Top of PAGE TEXT
Use of integrative epigenetic and cytogenetic analyses to identify novel tumor-suppressor genes in malignant melanoma

Abstract

The objective of this study was to identify novel tumor-suppressor genes in melanoma, using an integrative genomic approach. Data from: (i) earlier reports of DNA loss and gain in malignant melanoma accompanied by comparative genomic hybridization high-definition array data of the entire human genome; (ii) microarray expression data from melanoma-derived cell lines identifying genes with significantly increased expression due to methylation using a pharmacologic demethylating strategy; and (iii) publicly available RNA expression microarray data of primary tumors and benign nevi were integrated using statistical tools to define a population of candidate tumor-suppressor genes. Twenty-seven genes were identified in areas of deletion that demonstrated diminished expression in primary melanomas relative to benign nevi and were significantly increased in expression by 5-Aza treatment. Seven genes of these 27 genes demonstrated methylation and deletion in a validation cohort of 14 separate primary tumors. These were: CHRDL1, SFRP1, TMEM47, LPL, RARRES1, PLCXD1, and KOX15. All of these genes demonstrated growth-suppressive properties with transfection into melanoma-derived cell lines. Seven putative tumor-suppressor genes in malignant melanoma were identified using a novel integrative technique.
Bottom of PAGE TEXT
Top of DATA
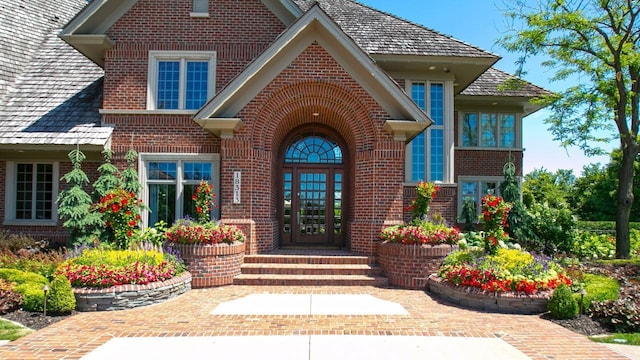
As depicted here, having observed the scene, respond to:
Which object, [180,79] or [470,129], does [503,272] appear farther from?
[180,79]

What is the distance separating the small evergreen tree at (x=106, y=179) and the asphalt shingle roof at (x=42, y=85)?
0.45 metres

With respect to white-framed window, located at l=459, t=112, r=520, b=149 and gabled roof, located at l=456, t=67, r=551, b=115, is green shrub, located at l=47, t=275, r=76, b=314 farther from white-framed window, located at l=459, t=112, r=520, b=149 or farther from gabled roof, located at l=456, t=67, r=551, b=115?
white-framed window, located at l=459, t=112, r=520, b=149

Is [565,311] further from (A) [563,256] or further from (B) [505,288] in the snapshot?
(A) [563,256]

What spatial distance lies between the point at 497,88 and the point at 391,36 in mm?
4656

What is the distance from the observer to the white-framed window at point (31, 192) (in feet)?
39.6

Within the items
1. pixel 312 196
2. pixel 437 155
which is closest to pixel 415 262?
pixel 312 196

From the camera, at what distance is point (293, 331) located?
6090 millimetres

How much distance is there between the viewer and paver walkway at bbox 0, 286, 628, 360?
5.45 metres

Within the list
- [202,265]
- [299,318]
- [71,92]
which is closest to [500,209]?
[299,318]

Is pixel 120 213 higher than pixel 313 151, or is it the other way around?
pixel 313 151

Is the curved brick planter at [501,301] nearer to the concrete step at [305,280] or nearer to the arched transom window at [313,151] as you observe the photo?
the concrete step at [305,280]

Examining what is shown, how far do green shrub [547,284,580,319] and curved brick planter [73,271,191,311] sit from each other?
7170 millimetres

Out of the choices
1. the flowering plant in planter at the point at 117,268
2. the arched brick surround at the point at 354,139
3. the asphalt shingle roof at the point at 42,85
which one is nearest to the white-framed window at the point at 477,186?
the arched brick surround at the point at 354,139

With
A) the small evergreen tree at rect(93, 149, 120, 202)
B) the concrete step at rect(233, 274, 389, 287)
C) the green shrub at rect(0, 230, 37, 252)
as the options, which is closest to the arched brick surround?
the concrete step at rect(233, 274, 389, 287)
Bottom of DATA
List every gene that the melanoma abstract above reports as showing methylation and deletion in the validation cohort of 14 primary tumors.

CHRDL1, SFRP1, TMEM47, LPL, RARRES1, PLCXD1, KOX15